Mesmerized by movement and enhanced by animal toys, babies are natural audiences for a miniature puppet show. Lay your baby on his back or put him in a reclining bouncy seat. Just slip a finger puppet or two onto your fingers and let them bob, dance, kiss, tickle, sing and talk to your littlest spectator. At this age, he’s likely to reach out, grab a puppet, and start to mouth it, which is fine. (Just be sure the puppets have no small parts that can be pulled off and swallowed.) He’s equally likely to babble, gurgle, and blow raspberries at the animated actors. Find a song to go with your puppet and make it a musical show!

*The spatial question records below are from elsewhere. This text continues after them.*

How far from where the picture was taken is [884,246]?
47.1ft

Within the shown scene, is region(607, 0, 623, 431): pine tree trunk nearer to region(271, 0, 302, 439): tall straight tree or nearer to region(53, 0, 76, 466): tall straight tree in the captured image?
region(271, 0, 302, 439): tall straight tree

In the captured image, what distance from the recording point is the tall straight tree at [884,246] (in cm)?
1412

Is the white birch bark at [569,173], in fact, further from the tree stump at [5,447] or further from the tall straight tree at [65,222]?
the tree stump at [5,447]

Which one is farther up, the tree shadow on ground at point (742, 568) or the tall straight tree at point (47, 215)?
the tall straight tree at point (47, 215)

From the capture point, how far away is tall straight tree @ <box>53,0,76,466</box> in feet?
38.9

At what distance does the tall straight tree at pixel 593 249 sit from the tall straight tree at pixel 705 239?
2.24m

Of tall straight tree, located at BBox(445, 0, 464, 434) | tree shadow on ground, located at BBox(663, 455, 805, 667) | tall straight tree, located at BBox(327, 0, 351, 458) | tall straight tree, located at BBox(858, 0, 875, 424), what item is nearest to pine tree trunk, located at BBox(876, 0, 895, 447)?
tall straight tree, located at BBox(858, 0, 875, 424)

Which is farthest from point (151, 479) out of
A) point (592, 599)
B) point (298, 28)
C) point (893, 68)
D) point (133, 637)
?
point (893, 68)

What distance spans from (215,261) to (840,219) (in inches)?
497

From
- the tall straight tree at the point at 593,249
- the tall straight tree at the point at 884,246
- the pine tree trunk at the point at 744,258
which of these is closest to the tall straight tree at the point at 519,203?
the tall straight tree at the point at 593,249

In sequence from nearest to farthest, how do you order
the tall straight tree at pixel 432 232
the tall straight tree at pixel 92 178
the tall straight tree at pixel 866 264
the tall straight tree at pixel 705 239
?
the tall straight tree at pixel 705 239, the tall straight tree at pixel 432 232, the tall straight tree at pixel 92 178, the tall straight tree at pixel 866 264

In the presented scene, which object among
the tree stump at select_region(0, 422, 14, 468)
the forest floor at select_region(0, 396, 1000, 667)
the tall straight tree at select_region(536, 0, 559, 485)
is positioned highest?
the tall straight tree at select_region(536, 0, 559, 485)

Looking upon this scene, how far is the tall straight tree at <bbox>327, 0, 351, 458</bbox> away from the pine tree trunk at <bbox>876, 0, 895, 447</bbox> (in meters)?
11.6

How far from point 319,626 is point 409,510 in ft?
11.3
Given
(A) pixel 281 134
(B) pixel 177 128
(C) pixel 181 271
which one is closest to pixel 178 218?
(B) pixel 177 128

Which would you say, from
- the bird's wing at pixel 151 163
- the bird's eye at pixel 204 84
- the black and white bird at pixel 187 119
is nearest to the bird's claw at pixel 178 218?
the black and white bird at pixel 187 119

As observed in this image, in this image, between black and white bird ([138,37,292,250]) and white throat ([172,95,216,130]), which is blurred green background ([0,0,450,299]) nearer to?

Listening to the puppet talk and sing will help him learn the art of conversation – that is, that first one person (or puppet, as the case may be) talks, and then the other person responds. Being tickled and nuzzled by his little friends provides both entertaining tactile stimulation and fun, positive interaction with you.

Some Examples of rhymes you could use a finger puppet with are:
Baa Black Sheep/Little Bo Peep – Black sheep
Five Little Ducks – Duck
Five Speckled Frogs – Green Frog
Hickory Dickory Dock/ Three Blind Mice – Mouse
Incy Wincy Spider/ Little Miss Muffet – Spider
One, Two, Three, Four, Five - Fish

Simple Paper Finger Puppets
To make paper finger puppets use stiff paper, such as coloured construction paper. Cut out small rectangles and make simple cylinders the size of your fingertips, taping, gluing, or stapling the paper together around your finger. Paste on ears, whiskers, or a hat for the animal or character you want to create. A man in a top hat is fairly simple, as is a cat with pointy ears.
Finally, draw faces with a felt pen, keeping the features fairly plain: Babies react most directly and dramatically to simple, graphic faces.

Felt Finger Puppets
Felt scraps
Craft scissors
Craft glue
Sewing notions
Permanent colored markers
Cotton balls

For each puppet, first cut out a pair of 1 5/8- x 3-inch felt rectangles to serve as the front and back of the animal.

MR HORSE: For ears, cut out a pair of felt ovals (about 1 1/2 inches long). Fold them in half lengthwise and glue together the lower edges. Glue the bases of the ears to the back of the puppet. Add a fringed forelock, white mane and rounded muzzle. Use a marker to draw jawlines and nostrils.
BABY BIRD: Cut out a triangular felt bird beak and glue it in place. Add plumage.
SPOTTED HEIFER: Make cow ears following the same steps used for the horse. Glue on a pink muzzle. Colour bold black spots on the ears and face.
PINK PIGGY: For floppy pig ears, use 2-inch felt circles. Attach them as previously described for the horse. For pig cheeks and a snout, glue on 1-inch felt circles.
WOOLLY LAMB: Attach ears horizontally to the front of the lamb. Glue a bit of cotton "wool" to the top of its head and draw on the face.

Tuesday, November 2, 2010

Tunnel Time

Ever wondered why your baby is so intent on wriggling under the bed, squeezing behind the couch, or curling up on the floor of your chest? Children this age are naturally intrigued with spaces – especially when it’s just their size. You can cater to this fascination by providing a commercially-made or cardboard tunnel for the baby to crawl through. Roll a ball down the tunnel and encourage her to go after it. Or put yourself, or small toys such as beanbags or plush toys, at the other end and coax her through.

Crawling through small places helps your baby learn just how big her body is in relation to other objects, which helps her develop both spatial and body awareness. This game also helps develop visual skills such as depth perception and builds her self-confidence as she maneuvers through the tunnel without the benefit of peripheral vision.

If you don't want to buy this toy but would like to have a child play tunnel, you can always make your own tunnel. Get 6 big boxes which have the same dimension. Remove the top and bottom of the boxes. Connect one end of the box to the other using duct tapes. Now you have a tunnel your kids will love to crawl in.